Sumner tried to diminish Seward’s victory by claiming that the president had preferred arbitration but the need for a quick decision had forced him into a hasty act.
79
There was perhaps some consolation to him in the vitriolic and bitter speeches that enlivened Congress during the first week of January. On the ninth, Sumner gave a long speech in the Senate that was meant to explain and justify the government’s decision. All the press, most of the president’s cabinet, nearly every senator, and all the foreign ministers—except Lord Lyons—went to hear the performance. Senator Sumner had dressed for the occasion. Afterward, he was remembered as much for his olive-green gloves and tailored suit as for what he said. It was notoriously hard to follow Sumner. “He works his adjectives so hard,” a journalist once commented, “that if they ever catch him alone, they will murder him.”
80
He spoke for three and a half hours, flatly contradicting many of the arguments Seward had employed in his dispatch to Lord Russell.
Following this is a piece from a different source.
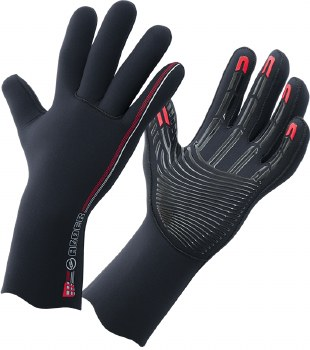 SPIRIT GLOVE ADULT L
The public’s response exceeded all Sumner’s expectations. There were tributes and editorials in the press. People who usually avoided him because of his abolition politics were eager to shake his hand.
81
Sumner’s previous criticisms of Seward’s reckless diplomacy were repeated and turned into the reason for Britain’s “overreaction.” The remarkable courage and patriotism Seward had displayed in forcing the cabinet to make an unpopular decision were brushed aside.

 

Ill.13
Punch crows after the Union backs down, January 1862.

 

Lord Lyons knew what it was like to have one’s intentions maligned and efforts discounted, and he was among the few people in Washington who secretly applauded Seward for his bravery. The shy minister did not know it, but he, too, had gained an admirer on account of his behavior during the crisis. As “one who witnessed the difficulties of Lord Lyons’s position here, and how his pathway was strewn with broken glass,” wrote Adam Gurowski, the State Department’s chief translator, “[I] must feel for him the highest and most sincere consideration.… During the whole
Trent
affair, Lord Lyons’s conduct was discreet, delicate, and generous … a mind soured by human meanness is soothingly impressioned by such true nobleness in a diplomat and an Englishman.”
82

8.1
It may have disappointed Northerners to know that the prisoners ate far better and had larger rooms than the regulars at Willard’s.
8.2
Gladstone was posturing for effect; Wilkes had clearly violated international law both by taking the Confederates off the ship and by acting as his own court of law in determining that they could be taken instead of going to a prize court, which alone had the authority to make such a ruling. The prize court would have set the
Trent
and the Confederates free, since people can’t be kidnapped willy-nilly off the high seas. Wilkes’s argument, that the Confederates were a living, breathing dispatch, which made them in legal terms “contraband of war,” would have been laughed out of court. But the likelihood is that Wilkes would have precipitated a crisis even if he had sailed to a prize court, because England would have demanded an apology from the United States for stopping a British mail ship without cause, and the apology would have become the sticking point.
8.3
Years later, Queen Victoria wrote of the memorandum: “This draft was the last the Beloved Prince ever wrote.”

NINE
The War Moves to England

 

Hard times in Lancashire—Burnside captures Roanoke—The sorrows of Lincoln—A victory at last—Mason and Slidell arrive in Europe—Dawson joins the
Nashville—Southern
propaganda—The debate in Parliament

 

“W
e are beginning the New Year under very poor prospects,” recorded a cotton spinner named John Ward from Clitheroe on January 1, 1862. Twenty-seven thousand workers in Lancashire had been fired and another 160,000 were, like him, surviving on short time. Families on his street were selling their furniture to buy food. “A war with America” would be the final straw, wrote Ward, “as we will get no cotton.… Every one is anxious for the arrival of the next mail, which is expected every day.”
1

In Liverpool, crowds gathered each morning on the quayside waiting for America’s response. The arrival of the
Africa
on January 2 caused brief excitement, but she carried only newspapers in her hold. The telegrapher Paul Julius de Reuter came to see Charles Francis Adams on Monday the sixth to ask if the minister would be so kind as to alert him the minute there was news. “He little imagines how entirely my government keeps me without information,” Adams wrote angrily.
2
Two days later, it was Reuter who did Adams the kindness; his office had received an early telegram announcing the commissioners’ release. Weed came an hour later to confirm that it was all over London. Adams’s relief was tempered by his vexation at being the last to know.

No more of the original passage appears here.